Continuity with respect to the norm $\Vert \cdot\Vert$ follows from the fact that addition and negation are $\Vert \cdot \Vert$-continuous, that the norm itself is continuous and that sums and compositions of continuous functions are continuous.

*Remark.* This continuity property of the (putative) scalar product will only be used at the very end of step 3. Until then the solution consists of purely algebraic steps.

**Step 2.** We have $\langle x + y, z \rangle = \langle x, z \rangle + \langle y, z\rangle$.

By the parallelogram law we have
$$2\Vert x + z \Vert^2 + 2\Vert y \Vert^2 = \Vert x + y + z \Vert^2 + \Vert x - y + z\Vert^2 .$$

This gives
$$\begin{align*}
\Vert x + y + z \Vert^2 & = 2\Vert x + z \Vert^2 + 2\Vert y \Vert^2 - \Vert x - y + z \Vert^2 \\
& = 2\Vert y + z \Vert^2 + 2\Vert x \Vert^2 - \Vert y - x + z \Vert^2
\end{align*}$$
where the second formula follows from the first by exchanging $x$ and $y$. Since $A = B$ and $A = C$ imply $A = \frac{1}{2} (B + C)$ we get

$$\Vert x + y + z \Vert^2 = \Vert x \Vert^2 + \Vert y \Vert^2 + \Vert x + z \Vert^2 + \Vert y + z \Vert^2 - \frac{1}{2}\Vert x - y + z \Vert^2 - \frac{1}{2}\Vert y - x + z \Vert^2.$$

Replacing $z$ by $-z$ in the last equation gives
$$\Vert x + y - z \Vert^2 = \Vert x \Vert^2 + \Vert y \Vert^2 + \Vert x - z \Vert^2 + \Vert y - z \Vert^2 - \frac{1}{2}\Vert x - y - z \Vert^2 - \frac{1}{2}\Vert y - x - z \Vert^2.$$

Applying $\Vert w \Vert = \Vert - w\Vert$ to the two negative terms in the last equation we get
$$\begin{align*}\langle x + y, z \rangle & = \frac{1}{4}\left(\Vert x + y + z \Vert^2 - \Vert x + y - z \Vert^2\right) \\
& = \frac{1}{4}\left(\Vert x + z \Vert^2 - \Vert x - z \Vert^2\right) +
\frac{1}{4}\left(\Vert y + z \Vert^2 - \Vert y - z \Vert^2\right) \\
& = \langle x, z \rangle + \langle y, z \rangle
\end{align*}$$
as desired.

**Step 3.** $\langle \lambda x, y \rangle = \lambda \langle x, y \rangle$ for all $\lambda \in \mathbb{R}$.
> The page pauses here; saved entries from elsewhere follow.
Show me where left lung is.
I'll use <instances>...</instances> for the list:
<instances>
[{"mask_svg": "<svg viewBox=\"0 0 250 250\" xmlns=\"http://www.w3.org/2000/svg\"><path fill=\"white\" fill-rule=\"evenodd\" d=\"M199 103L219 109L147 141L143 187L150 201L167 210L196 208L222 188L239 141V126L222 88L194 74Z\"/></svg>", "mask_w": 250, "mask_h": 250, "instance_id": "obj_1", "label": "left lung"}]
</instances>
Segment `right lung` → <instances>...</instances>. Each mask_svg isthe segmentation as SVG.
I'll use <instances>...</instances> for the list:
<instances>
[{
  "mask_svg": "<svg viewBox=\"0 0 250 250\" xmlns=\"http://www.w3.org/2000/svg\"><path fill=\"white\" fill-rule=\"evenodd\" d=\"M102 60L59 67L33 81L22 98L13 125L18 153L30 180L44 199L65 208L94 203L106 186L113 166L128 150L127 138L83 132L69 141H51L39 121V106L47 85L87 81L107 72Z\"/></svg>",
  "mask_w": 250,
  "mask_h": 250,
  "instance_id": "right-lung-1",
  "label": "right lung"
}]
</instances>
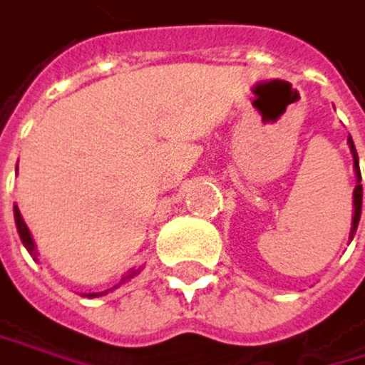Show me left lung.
Instances as JSON below:
<instances>
[{
	"mask_svg": "<svg viewBox=\"0 0 365 365\" xmlns=\"http://www.w3.org/2000/svg\"><path fill=\"white\" fill-rule=\"evenodd\" d=\"M348 144H350V150H353V158H355V170H357V186H355V215H353V230H350V238L357 232V225H359V217H361V173H359V158H357V150H355V144H353V138H348Z\"/></svg>",
	"mask_w": 365,
	"mask_h": 365,
	"instance_id": "1",
	"label": "left lung"
}]
</instances>
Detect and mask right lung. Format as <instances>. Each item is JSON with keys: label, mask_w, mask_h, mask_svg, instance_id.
Segmentation results:
<instances>
[{"label": "right lung", "mask_w": 365, "mask_h": 365, "mask_svg": "<svg viewBox=\"0 0 365 365\" xmlns=\"http://www.w3.org/2000/svg\"><path fill=\"white\" fill-rule=\"evenodd\" d=\"M15 223H17V232H19V238H21V243L26 245V250L30 252V256L32 258H36V250H34V241H32V236H30V230H28V225H26V221H24V217H21V212H19V207L15 205ZM138 272H131L127 278L124 280H129V278H133Z\"/></svg>", "instance_id": "add662e5"}]
</instances>
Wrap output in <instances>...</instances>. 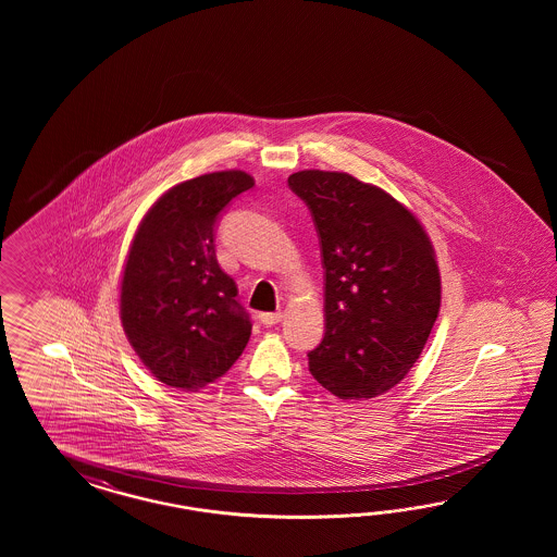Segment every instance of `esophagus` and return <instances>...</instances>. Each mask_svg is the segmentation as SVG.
<instances>
[{
  "instance_id": "1",
  "label": "esophagus",
  "mask_w": 557,
  "mask_h": 557,
  "mask_svg": "<svg viewBox=\"0 0 557 557\" xmlns=\"http://www.w3.org/2000/svg\"><path fill=\"white\" fill-rule=\"evenodd\" d=\"M259 321L265 326H273L282 321V312H263V314H259Z\"/></svg>"
}]
</instances>
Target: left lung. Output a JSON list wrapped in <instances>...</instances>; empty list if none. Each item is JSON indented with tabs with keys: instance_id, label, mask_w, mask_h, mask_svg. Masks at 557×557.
Returning a JSON list of instances; mask_svg holds the SVG:
<instances>
[{
	"instance_id": "obj_1",
	"label": "left lung",
	"mask_w": 557,
	"mask_h": 557,
	"mask_svg": "<svg viewBox=\"0 0 557 557\" xmlns=\"http://www.w3.org/2000/svg\"><path fill=\"white\" fill-rule=\"evenodd\" d=\"M287 186L312 214L324 268V337L308 354L310 373L341 400L384 394L437 321L433 245L410 210L349 173L306 169Z\"/></svg>"
}]
</instances>
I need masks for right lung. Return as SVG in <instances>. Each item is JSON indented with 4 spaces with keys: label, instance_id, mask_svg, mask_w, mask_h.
Instances as JSON below:
<instances>
[{
    "label": "right lung",
    "instance_id": "add662e5",
    "mask_svg": "<svg viewBox=\"0 0 557 557\" xmlns=\"http://www.w3.org/2000/svg\"><path fill=\"white\" fill-rule=\"evenodd\" d=\"M255 186L216 171L165 191L136 228L120 286V319L136 355L171 388L200 389L233 368L251 337L235 280L220 270V212Z\"/></svg>",
    "mask_w": 557,
    "mask_h": 557
}]
</instances>
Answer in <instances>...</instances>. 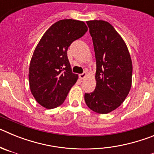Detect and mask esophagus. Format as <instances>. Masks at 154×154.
<instances>
[{"label":"esophagus","mask_w":154,"mask_h":154,"mask_svg":"<svg viewBox=\"0 0 154 154\" xmlns=\"http://www.w3.org/2000/svg\"><path fill=\"white\" fill-rule=\"evenodd\" d=\"M86 76H87V73L83 72V73H82V74L79 75V78H80V79H85Z\"/></svg>","instance_id":"1"}]
</instances>
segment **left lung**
<instances>
[{
  "label": "left lung",
  "instance_id": "8db88e82",
  "mask_svg": "<svg viewBox=\"0 0 154 154\" xmlns=\"http://www.w3.org/2000/svg\"><path fill=\"white\" fill-rule=\"evenodd\" d=\"M96 60L95 90L85 94L90 109L112 112L124 102L132 85L133 64L126 43L115 28L102 20L86 21Z\"/></svg>",
  "mask_w": 154,
  "mask_h": 154
}]
</instances>
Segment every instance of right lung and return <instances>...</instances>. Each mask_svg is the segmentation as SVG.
<instances>
[{
	"label": "right lung",
	"mask_w": 154,
	"mask_h": 154,
	"mask_svg": "<svg viewBox=\"0 0 154 154\" xmlns=\"http://www.w3.org/2000/svg\"><path fill=\"white\" fill-rule=\"evenodd\" d=\"M88 31L82 21L64 19L53 24L37 45L29 66V85L38 103L48 109L62 105L79 75L72 72L67 50Z\"/></svg>",
	"instance_id": "right-lung-1"
}]
</instances>
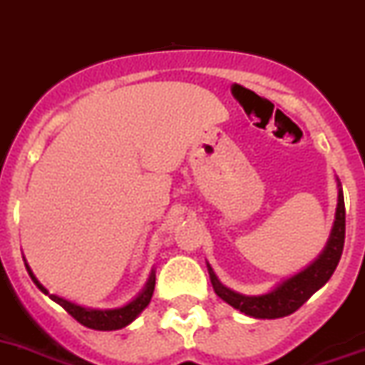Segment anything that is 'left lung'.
Returning <instances> with one entry per match:
<instances>
[{"label": "left lung", "mask_w": 365, "mask_h": 365, "mask_svg": "<svg viewBox=\"0 0 365 365\" xmlns=\"http://www.w3.org/2000/svg\"><path fill=\"white\" fill-rule=\"evenodd\" d=\"M344 243L345 202L344 195L339 192L338 210H336V222H334L329 245H327V249L323 250V254L312 263L310 267L284 282L274 292L259 297L241 295V293H235L232 289H228V287H225L217 280L215 272L211 271V267L207 265L211 284H213V289H215V293L222 301L228 302L230 306H234L235 310L250 315V317H258V319H277V317H284V315H289L299 310L321 286H324L329 282V278L332 277V272L338 267L341 252H344Z\"/></svg>", "instance_id": "8db88e82"}]
</instances>
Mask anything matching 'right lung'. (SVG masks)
Listing matches in <instances>:
<instances>
[{"instance_id": "1", "label": "right lung", "mask_w": 365, "mask_h": 365, "mask_svg": "<svg viewBox=\"0 0 365 365\" xmlns=\"http://www.w3.org/2000/svg\"><path fill=\"white\" fill-rule=\"evenodd\" d=\"M27 271H29V277H31V280L35 282L36 287H38L41 292L48 293V289L42 286L41 282L36 280L35 274L31 272V269L27 267ZM154 286H155V277L152 274L148 284H146L145 292L140 293L135 301H131L130 304L122 306V308H116V310H91V308H83V306H78L70 301H64V299H61V297L57 295H50V299L57 302V304L63 306L64 310L68 312L73 319L83 324V327H87V329L118 330L122 329V327H125V324H130L131 321L135 319L137 315L145 310L146 306H148L150 299H152V295H154Z\"/></svg>"}]
</instances>
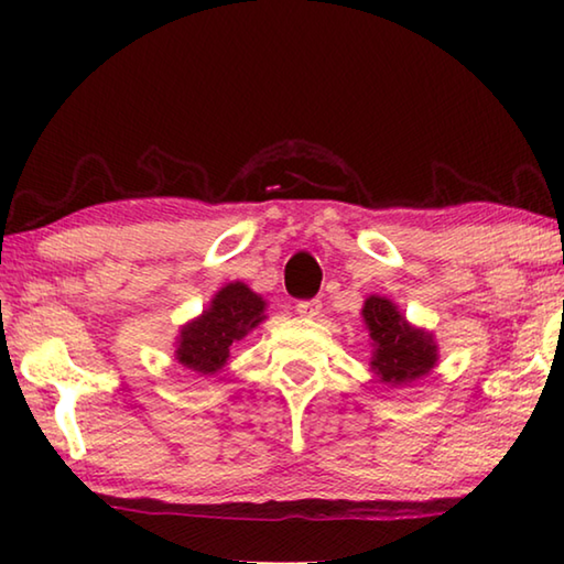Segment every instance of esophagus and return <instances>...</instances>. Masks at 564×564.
Segmentation results:
<instances>
[{
  "instance_id": "esophagus-1",
  "label": "esophagus",
  "mask_w": 564,
  "mask_h": 564,
  "mask_svg": "<svg viewBox=\"0 0 564 564\" xmlns=\"http://www.w3.org/2000/svg\"><path fill=\"white\" fill-rule=\"evenodd\" d=\"M321 301H316V299H311V301H299L295 303V313H299L301 318H318V313H321Z\"/></svg>"
}]
</instances>
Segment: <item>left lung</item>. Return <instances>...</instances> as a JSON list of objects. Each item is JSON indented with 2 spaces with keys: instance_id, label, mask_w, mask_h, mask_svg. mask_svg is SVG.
Listing matches in <instances>:
<instances>
[{
  "instance_id": "obj_1",
  "label": "left lung",
  "mask_w": 564,
  "mask_h": 564,
  "mask_svg": "<svg viewBox=\"0 0 564 564\" xmlns=\"http://www.w3.org/2000/svg\"><path fill=\"white\" fill-rule=\"evenodd\" d=\"M370 333L373 358L370 368L380 383L408 386L431 373L437 362V346L433 333L408 326L398 305L380 295H370L360 311Z\"/></svg>"
}]
</instances>
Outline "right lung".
Returning a JSON list of instances; mask_svg holds the SVG:
<instances>
[{"mask_svg": "<svg viewBox=\"0 0 564 564\" xmlns=\"http://www.w3.org/2000/svg\"><path fill=\"white\" fill-rule=\"evenodd\" d=\"M265 301L246 283L234 281L218 291L196 321L186 323L176 340V360L202 376H214L228 360L236 340L265 318Z\"/></svg>", "mask_w": 564, "mask_h": 564, "instance_id": "1", "label": "right lung"}]
</instances>
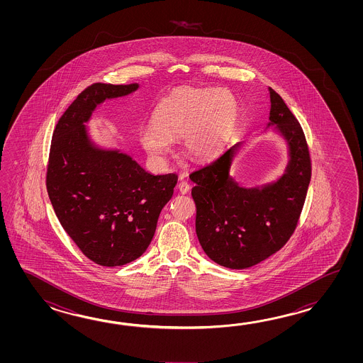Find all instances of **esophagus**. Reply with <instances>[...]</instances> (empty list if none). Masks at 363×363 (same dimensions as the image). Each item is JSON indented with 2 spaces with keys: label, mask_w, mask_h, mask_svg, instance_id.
<instances>
[{
  "label": "esophagus",
  "mask_w": 363,
  "mask_h": 363,
  "mask_svg": "<svg viewBox=\"0 0 363 363\" xmlns=\"http://www.w3.org/2000/svg\"><path fill=\"white\" fill-rule=\"evenodd\" d=\"M189 188H191V186H189V184H188L185 180H180V182H179V192L186 194V193L189 192Z\"/></svg>",
  "instance_id": "esophagus-1"
}]
</instances>
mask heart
Returning <instances> with one entry per match:
<instances>
[{
  "instance_id": "1",
  "label": "heart",
  "mask_w": 363,
  "mask_h": 363,
  "mask_svg": "<svg viewBox=\"0 0 363 363\" xmlns=\"http://www.w3.org/2000/svg\"><path fill=\"white\" fill-rule=\"evenodd\" d=\"M238 116V101L224 88L179 86L155 110V123L140 128L139 139L155 162L164 163L171 140L180 136L185 155L208 161L220 153Z\"/></svg>"
}]
</instances>
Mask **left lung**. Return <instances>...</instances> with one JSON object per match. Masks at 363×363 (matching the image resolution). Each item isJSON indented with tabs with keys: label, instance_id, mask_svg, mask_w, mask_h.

This clearly holds for $\lambda = -1$ and by step 2 and induction we have $\langle \lambda x, y \rangle = \lambda \langle x, y \rangle$ for all $\lambda \in \mathbb{N}$, thus for all $\lambda \in \mathbb{Z}$. If $\lambda = \frac{p}{q}$ with $p,q \in \mathbb{Z}, q \neq 0$ we get with $x' = \dfrac{x}{q}$ that
$$q \langle \lambda x, y \rangle = q\langle p x', y \rangle = p \langle q x', y \rangle = p\langle x,y \rangle,$$
so dividing this by $q$ gives
$$\langle \lambda x , y \rangle = \lambda \langle x, y \rangle \qquad\text{for all } \lambda \in \mathbb{Q}.$$
We have just seen that for fixed $x,y$ the continuous function $\displaystyle t \mapsto \frac{1}{t} \langle t x,y \rangle$ defined on $\mathbb{R} \smallsetminus \{0\}$ is equal to $\langle x,y \rangle$ for all $t \in \mathbb{Q} \smallsetminus \{0\}$, thus equality holds for all $t \in \mathbb{R} \smallsetminus \{0\}$. The case $\lambda = 0$ being trivial, we're done.

**Step 4.** The complex case.

Define $\displaystyle \langle x, y \rangle =\frac{1}{4} \sum_{k =0}^{3} i^{k} \Vert x +i^k y\Vert^2$, observe that $\langle ix,y \rangle = i \langle x, y \rangle$ and $\langle x, y \rangle = \overline{\langle y, x \rangle}$ and apply the case of real scalars twice (to the real and imaginary parts of $\langle \cdot, \cdot \rangle$).

**Addendum.** In fact we can weaken requirements of Jordan von Neumann theorem to
$$
2\Vert x\Vert^2+2\Vert y\Vert^2\leq\Vert x+y\Vert^2+\Vert x-y\Vert^2
$$
Indeed after substitution $x\to\frac{1}{2}(x+y)$, $y\to\frac{1}{2}(x-y)$ and simplifications we get
$$
\Vert x+y\Vert^2+\Vert x-y\Vert^2\leq 2\Vert x\Vert^2+2\Vert y\Vert^2
$$
which together with previous inequality gives the equality.